One of Britain’s biggest bus manufacturers is facing administration, it has been revealed.
Wrightbus built London’s distinctive red double decker Routemaster buses when Boris Johnson was mayor of the capital and reportedly employs around 1,500 people.
It is one of Northern Ireland’s largest employers and its loss would be a major blow in the same week as travel firm Thomas Cook’s collapse.
Boris Johnson hasn’t had the best luck with buses – there is the Leave campaign lies bus with the misleading £350 million figure – and a promise to give the sum to the NHS which Boris backtracked from quickly.
Johnson also bizarrely revealed during the Tory leadership campaign that he likes to turn wooden wine crates into buses when asked what he does in his spare time.

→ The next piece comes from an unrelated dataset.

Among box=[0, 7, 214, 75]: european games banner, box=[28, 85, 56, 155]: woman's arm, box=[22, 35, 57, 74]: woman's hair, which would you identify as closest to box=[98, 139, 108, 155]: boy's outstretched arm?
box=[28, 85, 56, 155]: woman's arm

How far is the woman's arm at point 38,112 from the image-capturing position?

Conservative MP Sir Nicholas Soames responded by suggesting he should have stuck with the famous “fields of wheat” line, which Theresa May once offered as the “naughtiest” thing she did as a child.
“Boris buses”
When Boris Johnson was mayor he announced a lucrative order to produce the capital’s latest fleet of buses.
Critics at the time said the new “Boris buses” were too expensive and estimated that the first eight had cost £1.4 million each to design and build.
There were also many complaints that the new Routemasters, which were longer and heavier than other models, were unbearably hot with later batches altered to provide windows.
The open rear “hop-on, hop-off” platform began to disappear because it required a second crew member.
Now DUP MP Ian Paisley has confirmed the Northern Irish firm’s administration process will begin on Wednesday.
He said unions were being briefed by managers on Wednesday morning.
He told the BBC: “Essentially from this point the administrator has a week to find a buyer.”
The North Antrim firm has been seeking investment or a new owner as it struggles with cash problems.
Hundreds of job losses
Stormont Assembly member Jim Allister said: “The impending administration of Wrightbus is devastating news, not just for the employees of Wrightbus but the wider North Antrim community and supply chain.
“My heart goes out to the hundreds with no wage packet this week or job hereafter.”
Wrightbus has been a hugely profitable company in the past and based its business model on producing low-emissions vehicles.
Boris Johnson visited the Wrightbus factory in Antrim during the EU referendum campaign in February 2016 to officially announce a Transport for London order for 200 more of its famous Routemaster red buses.
The deal was worth £62 million and took the number of Routemasters on the streets of London to 1,000.
Wrightbus founder William Wright has been a prominent supporter of Brexit and the DUP.
Northern Ireland’s manufacturing industry has been under pressure in recent years with the slumping into administration of Harland and Wolff shipyard in Belfast.
Michelin Tyres and Gallaher’s Tobacco firms have also closed in Ballymena.